Surprise rippled through him, and Doug had to remind himself to relax his face, let a little of it show. “I did it so people would think I was accessible. They could see me working in there all day, nothing to hide.”
Tommy made a sound of gruff amusement. “Hah. Well, that backfired.” He looked at Doug. “You’ve changed.”
“Have I?”
Tommy’s mouth twitched, a ghost of a smile there. Amazement flooded Doug as he realized how much he wanted Tommy to smile. “Maybe.”
With that, Tommy moved off across the empty expanse of floor, keeping to the places where walkways between desks used to be, avoiding the tangle of wires that sprouted from the floor, each twisted set of colored cables marking the place where a workstation used to be. Doug approached his office. He turned back to Tommy.
“Do you have the passkey to this?”
“It’s open.”
It was open. Anyone could get into his office. In the past, the thought would have made him sweat. Today was no different. Everything he owned, both here and at his apartment, had been gone through, touched and examined by other people, by Tommy at the very least. Every crevice on his own body had been invaded by other people, every cavity searched most entirely without his consent.
He’d lost the right to choose who did what to him and his possessions the day he’d pushed Dorothy into that damn trunk.
I lost the right long before that, he told himself. It just took time for the world to catch up.

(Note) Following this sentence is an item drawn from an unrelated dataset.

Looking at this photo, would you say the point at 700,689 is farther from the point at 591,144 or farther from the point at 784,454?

Doug pushed open the door and went inside. The desk, the chair, the view out of the glass enclosure, how he had hated sitting in this damn office.
All day long, he’d felt eyes on him. Every move he made, visible to everyone who worked for him. He’d thought it gave him the appearance of transparency. Seems like he’d been wrong about that.
He sat in the mesh chair, rolled it to the wood desk and opened the drawers. Empty. The sight took the breath from him. Panic rose behind his chest. His first instinct was to conceal his reaction.
I’m not that man anymore, he reminded himself. I’m different.
“Tommy!”
Tommy looked over at him.
“My desk is empty?”
Tommy frowned for a moment. His face cleared. “Oh yeah, I put everything in the locked drawer.” He walked toward Doug’s office, digging in his pocket. The quick lightness in his gait was gone. Neither one of them was the same. Doug’s prison sentence had been a sentence for Tommy too.
“Here’s the key.” Tommy tossed a ring of keys to him. His best friend in the whole world stopped in the doorway to the fishbowl of an office and looked at him. “I’m sorry, Doug.”
“I am too,” Doug said. Neither one of them asked what for.
Within a couple of hours, Doug had himself set up. He’d taken great pleasure in pushing his desk out of his office and over to the windows. Just him and Tommy, a stone’s throw apart, both of them looking out over this wild and busy city. With his laptop and monitors connected, the Internet accessible, the company’s general ledger files open on his screen, Doug let himself relax into work. Every now and then he caught himself noticing how quickly he’d adapted to his new normal. Then something would happen, a noise or a subconscious trigger, and he’d find himself tense and watchful.